Blogged by Brad Friedman on the road...
Following up on a letter sent to the DoJ on Monday by Democratic Senators Kennedy (MA) and Whitehouse (RI) demanding an investigation into the vote caging activities of former RNC/Bush-Cheney '04 operative, former Karl Rove protégé, and now former US Attorney from Arkansas, Tim Griffin, senators from his home state have announced their support of such a probe.
"If a citizen's right to vote is being threatened, I think without a doubt it is a very appropriate thing to investigate," Sen. Blanche Lincoln (D-AR) told Stephens News Bureau according to a report today. "There are enough suggestions out there that lend itself to that. Investigators owe it to the American people to find out whether or not (voter suppression) did occur."
Michael Teague, a spokesman for Arkansas Democratic senator Mark Pryor, told Stephens that an investigation is overdue, particularly in light of recent testimony from the DoJ's Monica Goodling. "I think at every turn and every corner at this point, the White House has said one thing and done another," said Teague.
Goodling, the DoJ's now-resigned liaison to the White House, told the U.S. House Judiciary Committee during sworn testimony, under immunity from prosecution, that Deputy Attorney General Paul McNulty "failed to disclose that he had some knowledge of allegations that Tim Griffin had been involved in vote 'caging' during his work on the President's 2004 campaign."
"This has a voter-fraud element to it...Why are we having to ask (the Justice Department) to look into this? Shouldn't that be something that's pretty routine?" Teague wondered.
Setting aside that this is about election fraud, not "voter-fraud" as Teague characterized it, both Democratic Senators are correct that an investigation should occur immediately.
Griffin denied wrongdoing in a teary speech in Arkansas last week. He maintained his innocence again to Stephens on Tuesday, telling them, "As I have said before, the allegations are malicious and false."

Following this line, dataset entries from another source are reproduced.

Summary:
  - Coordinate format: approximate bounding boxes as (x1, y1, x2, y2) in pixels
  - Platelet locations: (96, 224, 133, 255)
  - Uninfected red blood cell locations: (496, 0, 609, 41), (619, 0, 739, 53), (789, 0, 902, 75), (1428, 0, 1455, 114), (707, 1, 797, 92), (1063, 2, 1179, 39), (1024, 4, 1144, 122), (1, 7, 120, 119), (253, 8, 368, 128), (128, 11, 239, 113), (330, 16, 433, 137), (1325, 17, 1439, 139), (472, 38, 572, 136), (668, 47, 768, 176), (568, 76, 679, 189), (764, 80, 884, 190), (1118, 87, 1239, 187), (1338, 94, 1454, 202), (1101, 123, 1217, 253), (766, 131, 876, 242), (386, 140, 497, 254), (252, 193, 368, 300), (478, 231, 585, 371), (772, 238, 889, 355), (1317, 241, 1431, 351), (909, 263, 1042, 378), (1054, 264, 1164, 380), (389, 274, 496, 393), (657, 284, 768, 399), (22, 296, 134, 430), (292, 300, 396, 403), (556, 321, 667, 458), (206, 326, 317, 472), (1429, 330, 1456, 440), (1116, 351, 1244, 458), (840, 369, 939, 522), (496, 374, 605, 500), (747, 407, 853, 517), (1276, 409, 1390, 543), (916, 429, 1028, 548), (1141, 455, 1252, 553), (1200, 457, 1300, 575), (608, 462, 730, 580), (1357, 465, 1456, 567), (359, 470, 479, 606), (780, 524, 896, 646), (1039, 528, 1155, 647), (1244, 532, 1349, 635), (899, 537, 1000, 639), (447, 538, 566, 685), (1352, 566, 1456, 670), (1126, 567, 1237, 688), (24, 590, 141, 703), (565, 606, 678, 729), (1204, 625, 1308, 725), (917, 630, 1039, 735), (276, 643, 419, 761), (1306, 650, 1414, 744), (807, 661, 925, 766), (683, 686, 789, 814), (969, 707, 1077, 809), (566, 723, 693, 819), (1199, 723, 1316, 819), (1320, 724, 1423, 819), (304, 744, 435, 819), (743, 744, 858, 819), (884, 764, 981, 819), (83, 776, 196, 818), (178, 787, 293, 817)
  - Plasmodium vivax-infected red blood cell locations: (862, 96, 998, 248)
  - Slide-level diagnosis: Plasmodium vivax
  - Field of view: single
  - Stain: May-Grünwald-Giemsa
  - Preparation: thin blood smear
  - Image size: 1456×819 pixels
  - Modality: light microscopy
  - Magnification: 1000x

Vote caging is the practice of sending targeted registered mail to minority voters with "do not forward" instructions, in order to use any returned letters to challenge voter registrations as fraudulent or press for such voters to be removed from the rolls. In 1981 and 1986, after having done the same thing, the RNC signed consent decrees that they would not engage in such activities in the future. Apparently, they were just kidding both times.
In 2004, Greg Palast of the BBC reported on caging lists attached to email mis-sent by Griffin prior to the Presidential election. The lists reportedly targeted minority voters in Florida, some serving overseas in Iraq. The pre-election reports were all but ignored by both Congress and the American media until Goodling's testimony several weeks ago. Since then, The BRAD BLOG has run a number of exclusive follow-up reports by Palast, most notably here and then here. Griffin resigned on June 2 in the wake of the allegations revealed during the US Attorney Purge investigations. He had been named interim Arkansas US Attorney after the previous USA, Bud Cummins, had been one of the first to be forced out of his job during the DoJ/White House purge.